> **Goal of the exercise**: Copy word for word the stretch from the line containing "Which object among" through the end of the entries. Leave out any pictures.

> **Items listed in a dataset**:
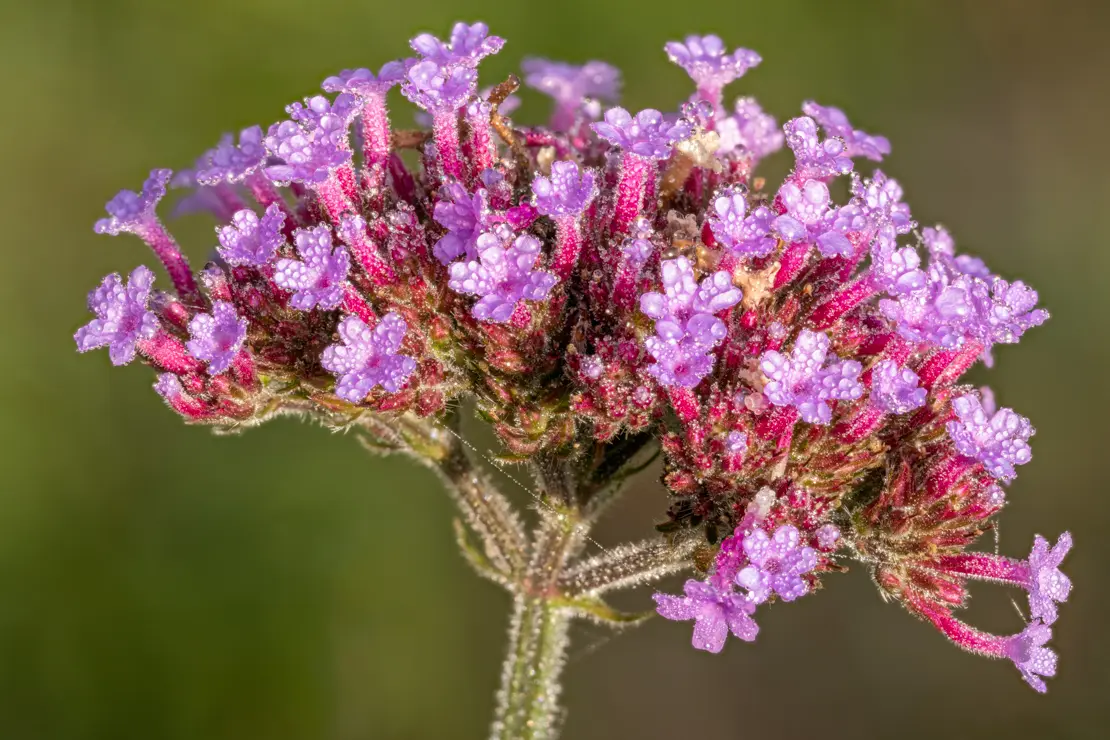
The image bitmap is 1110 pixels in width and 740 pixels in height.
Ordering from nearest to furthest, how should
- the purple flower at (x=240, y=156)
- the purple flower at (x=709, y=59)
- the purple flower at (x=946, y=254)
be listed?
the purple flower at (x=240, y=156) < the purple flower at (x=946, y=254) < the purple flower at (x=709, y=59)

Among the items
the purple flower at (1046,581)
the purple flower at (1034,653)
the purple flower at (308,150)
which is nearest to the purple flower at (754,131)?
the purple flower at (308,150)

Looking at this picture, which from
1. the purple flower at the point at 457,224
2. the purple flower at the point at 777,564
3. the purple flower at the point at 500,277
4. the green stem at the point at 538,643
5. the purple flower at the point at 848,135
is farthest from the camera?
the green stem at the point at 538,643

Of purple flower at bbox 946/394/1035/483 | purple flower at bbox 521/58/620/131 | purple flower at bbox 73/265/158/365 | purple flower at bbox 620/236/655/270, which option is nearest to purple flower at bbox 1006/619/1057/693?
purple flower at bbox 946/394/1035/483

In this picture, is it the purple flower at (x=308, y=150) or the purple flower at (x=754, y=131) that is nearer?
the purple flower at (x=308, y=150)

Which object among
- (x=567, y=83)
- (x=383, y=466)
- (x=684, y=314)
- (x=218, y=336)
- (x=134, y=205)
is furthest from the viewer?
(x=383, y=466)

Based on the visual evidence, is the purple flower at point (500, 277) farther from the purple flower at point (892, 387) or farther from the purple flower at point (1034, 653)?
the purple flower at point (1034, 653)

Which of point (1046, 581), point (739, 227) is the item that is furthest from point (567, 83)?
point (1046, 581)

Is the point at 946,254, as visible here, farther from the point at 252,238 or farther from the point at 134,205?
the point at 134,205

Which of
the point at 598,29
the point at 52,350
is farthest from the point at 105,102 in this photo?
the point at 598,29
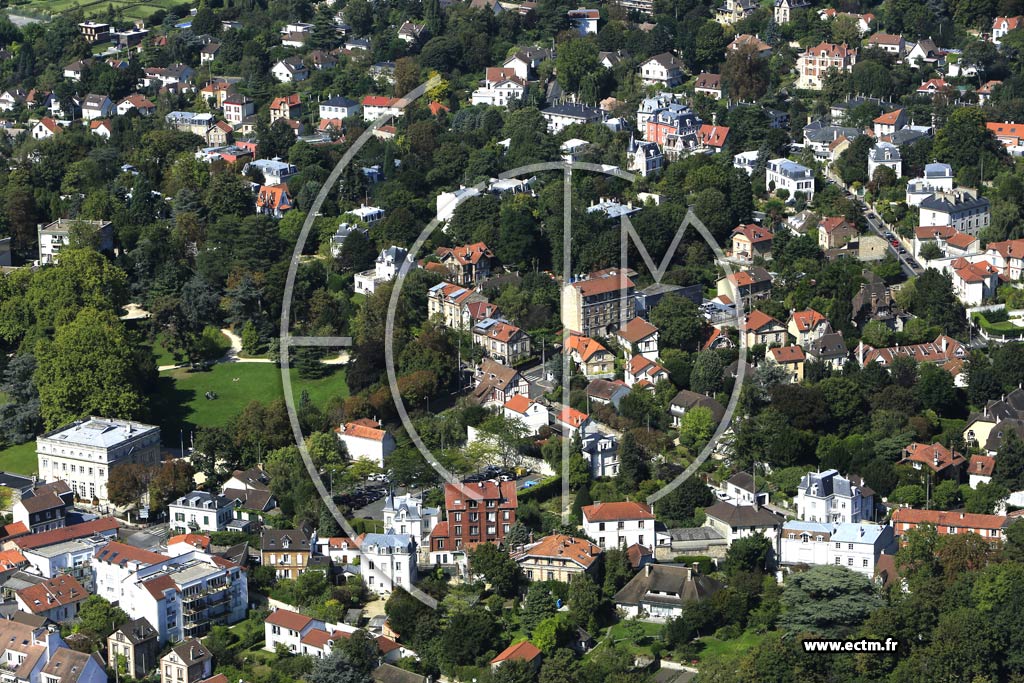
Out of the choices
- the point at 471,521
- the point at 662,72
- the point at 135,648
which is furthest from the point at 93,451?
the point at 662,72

> **Reply to the task**:
Which object among
- (x=567, y=83)
- (x=383, y=466)
- (x=684, y=314)
- (x=218, y=336)
- (x=134, y=205)
is furthest from the viewer?
(x=383, y=466)

Based on the visual evidence, is the purple flower at point (500, 277) farther from the purple flower at point (892, 387) or farther from the purple flower at point (1034, 653)?
the purple flower at point (1034, 653)

Which of point (1046, 581), point (739, 227) is the item that is furthest from point (567, 83)?
point (1046, 581)

Is the point at 946,254, as visible here, farther from the point at 252,238 or farther from the point at 134,205?
the point at 134,205

Which of
the point at 598,29
the point at 52,350
is farthest from the point at 105,102 in this photo?
the point at 598,29
Out of the choices
- the point at 471,521
- the point at 662,72
- the point at 135,648
which is furthest from the point at 93,451?
the point at 662,72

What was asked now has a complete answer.